Government gets tough on crime



The government is bringing in a significant suite of new measures to cut crime including “tougher than ever consequences for breach of bail – this means if a young person commits a serious breach while on bail, their bail will be automatically revoked and they will be taken into custody,” says a media release today.

Police will also be given more powers to tackle youth crime through expanded options to apply electronic monitoring.

“The package will include legislative and non-legislative measures to reduce youth crime through targeting repeat offenders,” says the release.

“The Government will also be allocating $5m for additional new youth remand infrastructure. This will allow for an increase of young offenders on remand.

“Bail is a privilege not a right. If a young person commits a serious breach of bail – their bail will be revoked and they will be taken into remand.

“A serious breach of bail will include re-offending while on bail, breaching certain electronic monitoring conditions and curfew, failure to attend court, and failing to complete youth diversion.

“There will be no presumption of bail given to offences such as unlawful entry, unlawful use of a motor vehicle, assault of a worker, assault of police and other serious offences.

“Police will now have more circumstances where they will be able to immediately place a monitoring device on a young person who is alleged to have committed a crime.

“Judges will now know if and how many times a youth has breached bail to make the best sentencing decisions. It will serve exactly the same purpose as the old breach of bail policy, but significantly lessen the amount of paperwork for police,” says the release.

“If a young offender fails to complete their diversion, they will have to go back before the courts and have their case reconsidered.”

The measures will include the establishment of a community work program that will see offenders cleaning graffiti and clearing weeds and landscaping.

Adults who recruit youth to commit offences will be punishable by up to 10 years imprisonment. 

Boot camps and on country work camps across the Territory, behavioural programs and increased training and education for at-risk youths will be introduced in the new measures.

UPDATE Mar 25, 4pm

The Police Association says in a release it welcomes proposed changes by the government and opposition to tackling youth crime but says it is disappointing Labor has delayed debate until May when police need help dealing with the crime wave now.

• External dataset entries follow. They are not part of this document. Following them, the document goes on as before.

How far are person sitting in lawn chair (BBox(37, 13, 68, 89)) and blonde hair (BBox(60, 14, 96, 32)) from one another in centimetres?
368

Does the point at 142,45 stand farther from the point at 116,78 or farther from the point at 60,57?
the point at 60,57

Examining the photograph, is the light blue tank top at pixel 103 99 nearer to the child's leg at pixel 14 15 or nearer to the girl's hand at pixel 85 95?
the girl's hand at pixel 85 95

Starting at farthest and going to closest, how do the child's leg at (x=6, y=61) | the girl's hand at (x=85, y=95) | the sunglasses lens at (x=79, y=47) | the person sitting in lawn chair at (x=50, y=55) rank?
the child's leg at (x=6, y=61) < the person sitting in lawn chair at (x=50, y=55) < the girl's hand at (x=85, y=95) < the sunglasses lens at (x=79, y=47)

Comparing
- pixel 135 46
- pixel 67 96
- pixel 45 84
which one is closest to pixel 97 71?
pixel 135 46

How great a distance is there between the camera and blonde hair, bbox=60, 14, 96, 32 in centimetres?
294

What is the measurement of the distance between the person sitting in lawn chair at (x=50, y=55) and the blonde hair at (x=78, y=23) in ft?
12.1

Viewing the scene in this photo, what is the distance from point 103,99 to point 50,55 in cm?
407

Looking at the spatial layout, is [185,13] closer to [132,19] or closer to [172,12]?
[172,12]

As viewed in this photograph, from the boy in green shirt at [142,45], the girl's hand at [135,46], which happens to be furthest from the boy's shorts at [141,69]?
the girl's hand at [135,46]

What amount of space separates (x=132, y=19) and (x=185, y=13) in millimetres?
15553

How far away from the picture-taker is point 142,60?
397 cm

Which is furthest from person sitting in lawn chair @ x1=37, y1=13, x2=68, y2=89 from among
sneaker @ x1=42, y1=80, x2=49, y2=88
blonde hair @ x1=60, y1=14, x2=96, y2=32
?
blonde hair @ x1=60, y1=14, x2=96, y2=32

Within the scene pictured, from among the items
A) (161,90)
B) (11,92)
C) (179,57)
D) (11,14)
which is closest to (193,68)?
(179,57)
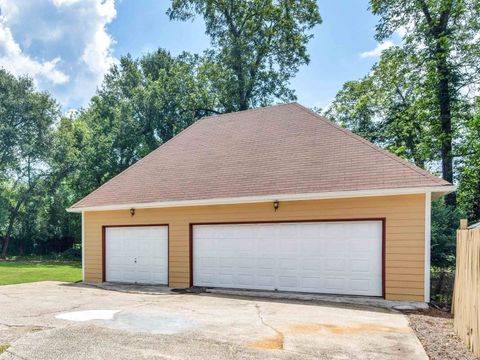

While there might be some concern about locking up more youths with tougher bail laws and winding back Royal Commission recommendations the facts were that current policies are not working.

It is an outrageous statistic that 50% of those youths on bail are committing further offences.



  1. Whilst bail reform and youth justice act desperately need attention and tightening up, it is a disgrace that there appears to be no effort by this government to address the dismal school attendance rates which have been going down the gurgler.
    Truancy is an urgent issue that will help kids have a future and also keep kids busy and off the streets.